Qui la nostra calata in un passato cruento e sanguinario ha inizio: “Dreams of Blood and Iron” richiama proprio quella “Dracul Va Domini Din Nou in Transilvania” dell’album precedente, da cui il concept aveva preso avvio: incedere marziale della chitarra, tempi solenni, lo strepitare furibondo di Legion (di blast-beat nemmeno l’ombra). Se il classico “brano lento e d’atmosfera” c’è sempre stato in un album dei Marduk, sarà una piacevole sorpresa sentir partire, senza stacchi, il brano seguente, “Dracole Wayda”, che non accenna ad accelerare i tempi, ma anzi li mantiene lenti e possenti, con un bell’intermezzo in stile Morbid Angel “fangosi e schiacciasassi”. Certo, chiedere un ulteriore brano lento ai Marduk sarebbe stato troppo e dunque, a spezzare l’atmosfera (come aveva fatto “The Secret Life of Arabia”, questa volta però portando non sole ma sangue!) troviamo una killer-song come “Kaziclu Bey (The Lord Impaler)”. Il conoscitore dei Marduk del resto sa che due pezzi lenti sono stati anche troppi e che dunque c’è da aspettarsi un finale di album senza sconti quanto a melodia e “carinerie”, ed invece ecco che si materializza un mesto arpeggio (elettrificato, of course) che introduce l’ottima “Deme Quanen Thyrane”, la quale presto si impennerà in una nuova terribile sfuriata, per poi placarsi nuovamente nella porzione conclusiva. A chiudere le danze, a rincarare la dose per i più scettici, Anno Domini 1476, l’episodio più evocativo del lotto: drumming marziale, Legion declamatorio, cori ed orchestrazioni da operetta delle tenebre in dissolvenza, una vera chicca per palati sanguinanti!
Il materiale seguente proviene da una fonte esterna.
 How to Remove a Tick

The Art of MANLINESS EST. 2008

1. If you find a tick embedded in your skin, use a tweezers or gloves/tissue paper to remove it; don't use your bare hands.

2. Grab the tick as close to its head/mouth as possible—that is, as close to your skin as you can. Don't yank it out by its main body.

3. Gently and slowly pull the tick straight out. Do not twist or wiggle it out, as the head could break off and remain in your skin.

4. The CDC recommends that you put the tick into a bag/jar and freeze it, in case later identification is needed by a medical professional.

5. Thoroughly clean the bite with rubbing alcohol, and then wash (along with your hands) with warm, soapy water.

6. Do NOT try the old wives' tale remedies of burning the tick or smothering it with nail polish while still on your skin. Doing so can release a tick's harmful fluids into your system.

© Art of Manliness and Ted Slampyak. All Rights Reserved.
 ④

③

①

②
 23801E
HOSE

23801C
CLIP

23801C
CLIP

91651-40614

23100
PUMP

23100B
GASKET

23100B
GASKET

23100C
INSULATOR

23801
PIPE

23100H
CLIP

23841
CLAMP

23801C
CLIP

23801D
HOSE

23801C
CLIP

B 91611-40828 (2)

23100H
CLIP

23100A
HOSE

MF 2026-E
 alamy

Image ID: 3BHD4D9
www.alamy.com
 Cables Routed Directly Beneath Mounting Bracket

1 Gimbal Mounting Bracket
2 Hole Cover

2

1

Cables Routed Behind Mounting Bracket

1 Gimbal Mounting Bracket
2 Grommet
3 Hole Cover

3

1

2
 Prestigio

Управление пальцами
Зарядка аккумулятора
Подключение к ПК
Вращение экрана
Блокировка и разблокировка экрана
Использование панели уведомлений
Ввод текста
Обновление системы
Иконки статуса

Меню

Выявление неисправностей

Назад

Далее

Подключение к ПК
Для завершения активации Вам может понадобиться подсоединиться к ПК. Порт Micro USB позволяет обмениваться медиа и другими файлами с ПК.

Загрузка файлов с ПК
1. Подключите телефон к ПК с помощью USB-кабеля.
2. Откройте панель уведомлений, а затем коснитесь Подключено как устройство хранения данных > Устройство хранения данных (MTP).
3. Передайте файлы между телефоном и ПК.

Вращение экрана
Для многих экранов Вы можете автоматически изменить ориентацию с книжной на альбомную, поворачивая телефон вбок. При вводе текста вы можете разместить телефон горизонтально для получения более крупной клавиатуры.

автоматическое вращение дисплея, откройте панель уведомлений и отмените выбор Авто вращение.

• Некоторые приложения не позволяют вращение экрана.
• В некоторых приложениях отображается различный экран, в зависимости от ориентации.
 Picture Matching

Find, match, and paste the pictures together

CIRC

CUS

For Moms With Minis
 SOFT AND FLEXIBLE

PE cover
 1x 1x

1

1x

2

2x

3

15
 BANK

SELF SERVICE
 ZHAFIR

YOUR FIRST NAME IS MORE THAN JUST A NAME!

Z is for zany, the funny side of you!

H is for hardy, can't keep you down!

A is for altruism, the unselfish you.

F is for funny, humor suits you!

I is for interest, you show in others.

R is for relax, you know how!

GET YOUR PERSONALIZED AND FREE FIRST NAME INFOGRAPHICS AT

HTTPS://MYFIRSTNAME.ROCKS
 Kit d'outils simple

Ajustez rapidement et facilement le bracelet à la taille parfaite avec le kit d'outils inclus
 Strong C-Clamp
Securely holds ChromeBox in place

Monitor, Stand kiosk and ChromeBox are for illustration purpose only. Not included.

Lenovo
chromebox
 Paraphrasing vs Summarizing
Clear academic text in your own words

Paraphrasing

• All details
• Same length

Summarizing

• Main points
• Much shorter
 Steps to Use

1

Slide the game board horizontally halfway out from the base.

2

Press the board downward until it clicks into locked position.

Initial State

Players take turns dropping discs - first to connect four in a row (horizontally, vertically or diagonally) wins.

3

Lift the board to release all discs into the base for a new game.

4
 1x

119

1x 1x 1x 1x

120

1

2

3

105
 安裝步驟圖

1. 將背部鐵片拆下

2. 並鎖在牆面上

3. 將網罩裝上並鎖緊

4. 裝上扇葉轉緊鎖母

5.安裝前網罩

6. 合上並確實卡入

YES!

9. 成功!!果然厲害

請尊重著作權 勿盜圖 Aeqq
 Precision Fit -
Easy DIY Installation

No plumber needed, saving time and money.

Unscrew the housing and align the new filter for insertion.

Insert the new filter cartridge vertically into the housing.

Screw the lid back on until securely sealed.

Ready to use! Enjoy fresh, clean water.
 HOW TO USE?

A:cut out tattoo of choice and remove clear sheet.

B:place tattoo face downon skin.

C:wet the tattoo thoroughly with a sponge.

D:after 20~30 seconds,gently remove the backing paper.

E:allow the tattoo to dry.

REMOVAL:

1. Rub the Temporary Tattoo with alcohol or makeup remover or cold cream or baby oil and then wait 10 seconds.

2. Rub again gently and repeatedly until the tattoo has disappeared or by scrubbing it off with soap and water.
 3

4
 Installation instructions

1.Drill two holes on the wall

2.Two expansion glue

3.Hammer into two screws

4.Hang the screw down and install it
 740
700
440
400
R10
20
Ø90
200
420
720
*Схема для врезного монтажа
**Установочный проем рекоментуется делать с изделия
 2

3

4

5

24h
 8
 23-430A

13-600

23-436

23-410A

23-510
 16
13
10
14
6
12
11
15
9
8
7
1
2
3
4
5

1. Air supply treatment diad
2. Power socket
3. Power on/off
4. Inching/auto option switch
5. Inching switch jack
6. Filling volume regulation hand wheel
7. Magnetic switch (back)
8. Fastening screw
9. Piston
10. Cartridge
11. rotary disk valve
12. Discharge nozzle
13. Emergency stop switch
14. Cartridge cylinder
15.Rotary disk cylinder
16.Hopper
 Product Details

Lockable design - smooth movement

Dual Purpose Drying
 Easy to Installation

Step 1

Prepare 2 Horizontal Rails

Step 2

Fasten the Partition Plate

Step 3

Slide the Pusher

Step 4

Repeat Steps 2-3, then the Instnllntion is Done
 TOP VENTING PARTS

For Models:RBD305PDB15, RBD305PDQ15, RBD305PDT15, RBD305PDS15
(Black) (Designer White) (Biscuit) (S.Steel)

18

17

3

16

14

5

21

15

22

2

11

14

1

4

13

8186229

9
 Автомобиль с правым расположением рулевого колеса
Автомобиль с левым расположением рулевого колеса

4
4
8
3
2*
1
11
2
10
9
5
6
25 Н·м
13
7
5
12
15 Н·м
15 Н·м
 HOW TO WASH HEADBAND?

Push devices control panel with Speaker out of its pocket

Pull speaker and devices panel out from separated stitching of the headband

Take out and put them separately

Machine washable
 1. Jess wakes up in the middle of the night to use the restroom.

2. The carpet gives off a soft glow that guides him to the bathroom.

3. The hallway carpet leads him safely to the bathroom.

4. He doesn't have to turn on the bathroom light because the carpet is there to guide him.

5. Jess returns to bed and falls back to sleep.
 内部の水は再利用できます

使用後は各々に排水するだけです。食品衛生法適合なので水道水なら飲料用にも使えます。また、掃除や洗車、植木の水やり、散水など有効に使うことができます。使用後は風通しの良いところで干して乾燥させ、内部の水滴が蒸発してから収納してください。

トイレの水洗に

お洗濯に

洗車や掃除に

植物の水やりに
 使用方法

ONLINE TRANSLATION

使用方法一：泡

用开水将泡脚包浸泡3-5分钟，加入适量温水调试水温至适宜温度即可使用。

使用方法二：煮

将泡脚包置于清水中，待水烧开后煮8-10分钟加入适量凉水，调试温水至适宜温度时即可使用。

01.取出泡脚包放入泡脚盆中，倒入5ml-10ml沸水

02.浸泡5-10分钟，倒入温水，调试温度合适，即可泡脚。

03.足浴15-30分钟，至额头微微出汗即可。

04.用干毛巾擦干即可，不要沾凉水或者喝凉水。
Se dunque “Heroes” ha rappresentato il simbolo più vivido della rinascita per un Bowie che veniva da uno dei suoi periodi peggiori (la fase post-glam caratterizzata da droghe, cali ispirativi ed ansia da prestazione), e se proprio nel testo della emblematica title-track si va a celebrare la speranza, perché in fondo “tutti noi possiamo essere eroi, almeno per un giorno”, “Nightwing”, in modo speculare, va a celebrare il trionfo, sempre ed ovunque, del Male, perché, “io sono l’Oscurità ed anche tu lo sarai, se con me cavalcherai l’Ala della Notte”. Insomma, nel bene o nel male, c’è speranza per tutti, buoni e cattivi!